In Necturus gallbladder epithelium, lowering serosal [Na+] ([Na+]s) reversibly hyperpolarized the basolateral cell membrane voltage (V(cs)) and reduced the fractional resistance of the apical membrane (fR(a)). Previous results have suggested that there is no sizable basolateral Na+ conductance and that there are apical Ca2+-activated K+ channels. Here, we studied the mechanisms of the electrophysiological effects of lowering [Na+]s, in particular the possibility that an elevation in intracellular free [Ca2+] hyperpolarizes V(cs) by increasing gK+. When [Na+]s was reduced from 100.5 to 10.5 mM (tetramethylammonium substitution), V(cs) hyperpolarized from -68 +/- 2 to a peak value of -82 +/- 2 mV (P < 0.001), and fR(a) decreased from 0.84 +/- 0.02 to 0.62 +/- 0.02 (P < 0.001). Addition of 5 mM tetraethylammonium (TEA+) to the mucosal solution reduced both the hyperpolarization of V(cs) and the change in fR(a), whereas serosal addition of TEA+ had no effect. Ouabain (10(-4) M, serosal side) produced a small depolarization of V(cs) and reduced the hyperpolarization upon lowering [Na+], without affecting the decrease in fR(a). The effects of mucosal TEA+ and serosal ouabain were additive. Neither amiloride (10(-5) or 10(-3) M) nor tetrodotoxin (10(-6) M) had any effects on V(cs) or fR(a) or on their responses to lowering [Na+]s, suggesting that basolateral Na+ channels do not contribute to the control membrane voltage or to the hyperpolarization upon lowering [Na+]s. The basolateral membrane depolarization upon elevating [K+]s was increased transiently during the hyperpolarization of V(cs) upon lowering [Na+]s. Since cable analysis experiments show that basolateral membrane resistance increased, a decrease in basolateral Cl- conductance (gCl-) is the main cause of the increased K+ selectivity.
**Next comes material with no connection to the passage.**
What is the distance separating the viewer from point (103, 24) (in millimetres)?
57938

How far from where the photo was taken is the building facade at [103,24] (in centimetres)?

Lowering [Na+]s increases intracellular free [Ca2+], which may be responsible for the increase in the apical membrane TEA+-sensitive gK+. We conclude that the decrease in fR(a) by lowering [Na+]s is mainly caused by an increase in intracellular free [Ca2+], which activates TEA+-sensitive maxi K+ channels at the apical membrane and decreases apical membrane resistance. The hyperpolarization of V(cs) is due to increases in: (a) apical membrane gK+, (b) the contribution of the Na+ pump to V(cs), (c) basolateral membrane K+ selectivity (decreased gCl-), and (d) intraepithelial current flow brought about by a paracellular diffusion potential.